I’m not a math expert and struggle to understand what was on that page. But for what it;s worth, I didn’t see anything that addressed the type of data challenges with which we deal. It seemed, for instance to reflect an unstated presumption that you can count on the data meaning what you think it means. What if you can’t (an everyday problem for us)? How do they advise guarding against the rest of model mis-specification to which we’re so prone?

We need to be very careful about applying protocol from outside of finance. We can never presume appropriateness. It has to be considered and established each time.

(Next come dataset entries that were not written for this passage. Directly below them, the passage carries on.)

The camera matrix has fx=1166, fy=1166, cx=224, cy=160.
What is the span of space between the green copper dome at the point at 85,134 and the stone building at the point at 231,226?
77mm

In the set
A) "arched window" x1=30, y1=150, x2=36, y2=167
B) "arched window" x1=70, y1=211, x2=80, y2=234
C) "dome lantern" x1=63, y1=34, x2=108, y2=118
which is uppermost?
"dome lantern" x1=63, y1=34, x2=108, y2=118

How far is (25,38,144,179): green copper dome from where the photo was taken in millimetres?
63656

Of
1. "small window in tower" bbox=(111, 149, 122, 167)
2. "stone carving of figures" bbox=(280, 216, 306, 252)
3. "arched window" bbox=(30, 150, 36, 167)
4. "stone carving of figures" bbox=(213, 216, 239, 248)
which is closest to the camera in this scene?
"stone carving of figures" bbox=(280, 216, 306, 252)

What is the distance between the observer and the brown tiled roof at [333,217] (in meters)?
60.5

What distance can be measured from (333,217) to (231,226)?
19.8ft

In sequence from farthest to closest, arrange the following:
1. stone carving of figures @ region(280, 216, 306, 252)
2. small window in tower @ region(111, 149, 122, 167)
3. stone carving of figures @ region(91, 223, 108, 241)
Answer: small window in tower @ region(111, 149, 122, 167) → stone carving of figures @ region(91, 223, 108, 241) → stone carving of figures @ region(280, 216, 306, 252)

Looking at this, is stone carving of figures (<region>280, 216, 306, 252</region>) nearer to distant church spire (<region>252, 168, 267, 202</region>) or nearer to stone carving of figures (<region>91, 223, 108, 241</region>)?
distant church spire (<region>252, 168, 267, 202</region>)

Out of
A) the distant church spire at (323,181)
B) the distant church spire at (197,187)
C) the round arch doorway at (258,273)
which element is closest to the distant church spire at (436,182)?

Irony of ironies, the author of the Adviser Perspectives article replied and we reached agreement pretty quickly. He softened from what had been an overly broad assumption re: the representativeness of the practices he described, and we reached agreement on the big questions. Of particular interest now, is the following from his reply (bearing in mind this doesn’t come from a math dunce like me but from one who is a mathematician and economist a visiting fellow with the Centre for Systems Informatics Engineering at City University of Hong Kong, a principal and chief strategist of Compendium Finance and a research associate at EDHEC-Risk Institute. His co-author is Head of the Systems Engineering and Engineering Management department and Chair Professor of Industrial Engineering at City University of Hong Kong.

“In short, the only way you can tell whether a historical relationship among investment factors is likely to continue in the future – no matter how robust or how much the relationship has been replicated ‘out of sample’ – is to have a solid theory.”

This is the answer. This is the way to protect against bad models, not artificially constraining the number of factors and exposing your work to a host of other problems. If you want to refrain from drunk driving, then don’t drink and drive. It’s not necessary to give up your car and discontinue your driver’s license.

Totally agree with this.

what exactly do you mean by “parameter” in the context of a P123 model? I would accept that adding buy rules such as “Do not buy Enron if year equals 2001” would probably make a model less robust in the future. But adding a sensible sounding factor to the ranking system wouldn’t be an problem.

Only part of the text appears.